I narrowed my eyes at her. "You're a tethered one, aren't you? Just like Passion. Only God should have the power of life. You are an abomination made by the devil. That's who Vitanimus was, wasn't he? Just some devil like Brandon. Arbitrus was right to burn those satanic lies, along with all of those who would spread them!"

The spider bristled, and the sound carried down her immense body to echo in the annals above us. Do you know why I am here, Heat Bringer?

"To rot in darkness."

This darkness is the tomb of my people, and within it, dwells our ghost. Only those who survive the horrors of this tomb are allowed entrance to his realm, for only a warrior fit to survive such horrors is fit for his audience. I called him 'brother' once, but now he is the embodiment of our dying rage. He is entertaining a guest now—a very special guest. The great spider's blind eyes seemed to focus on me somehow. You have been touched by her—I suppose you think that means you have been touched by God, and I suppose you are right. Perhaps if you see the naked truth for yourself, you will believe it, but I know in my heart of hearts that you are just like your ancestor, and your faith blindfolds you.

The spider pointed one long leg across the expanse of the atrium and gestured to a door.
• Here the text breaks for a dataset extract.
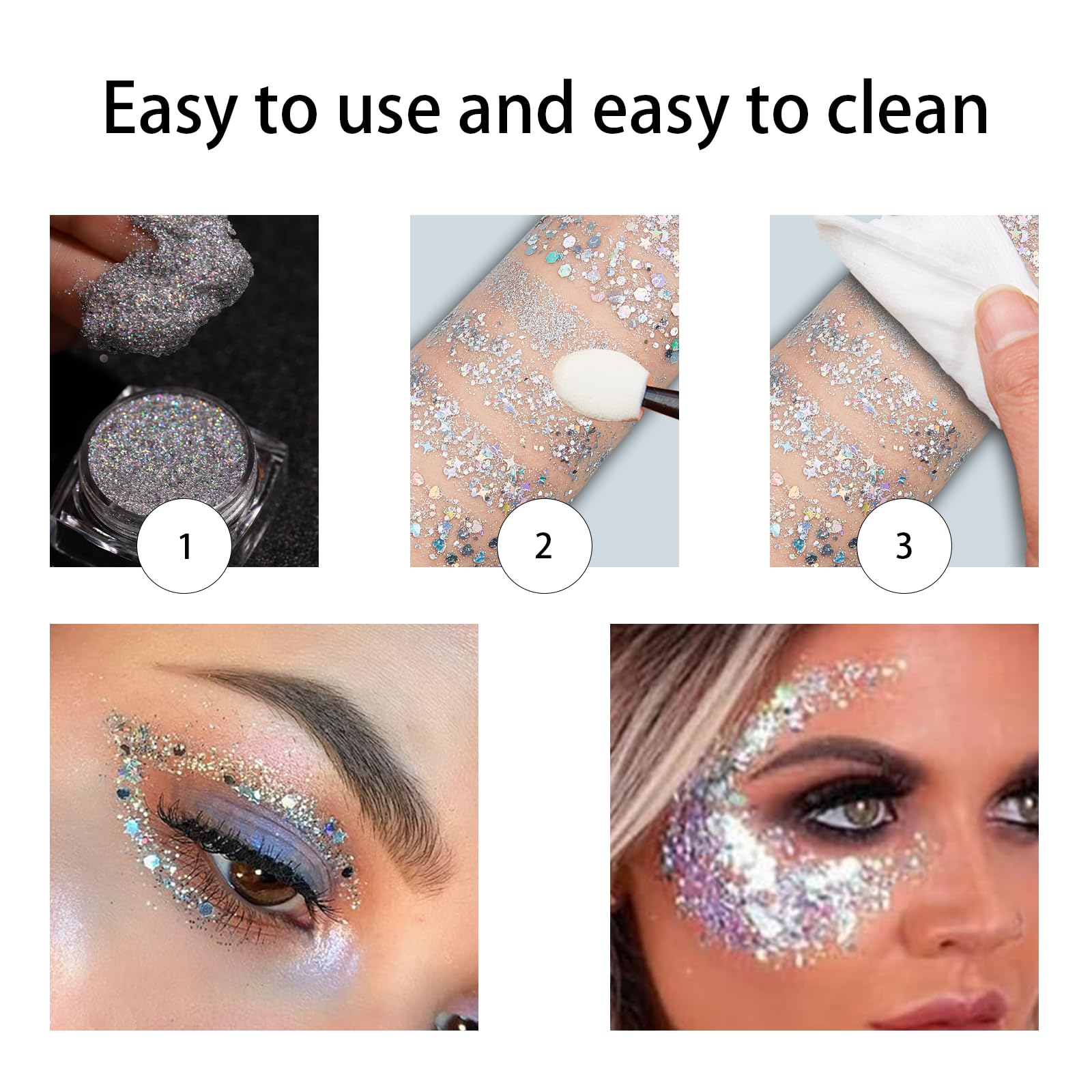 Glitzer Gesicht Gel Set – Für Halloween, Festivals, Party-Make-up, Wasserdicht & Haftfest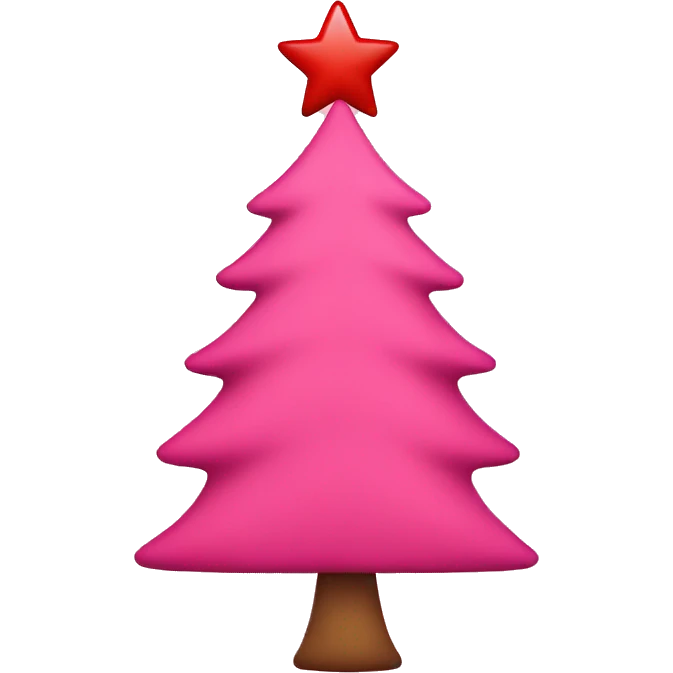pink christmas tree with red star emoji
It was so far away that I could hardly discern it with my eyes, and yet my mind had not seen its heat trapped within the stone. Unlike the rest of Droktinar, this door was not made of obsidian. It was not made of anything. I could sense the frozen molten rock that should've encompassed its threshold, but there was no void there. The wall of obsidian continued right through the plane of the door like the door was an apparition. The only reason I could see it with my naked eye, was because it was wreathed in a garish crimson aura.

"Wrath," I whispered.

You have proven yourself worthy, and so I must let you pass, the spider said. I could have killed you a hundred times along your descent to this place, but some of us still know honor. Honor is my name, after all.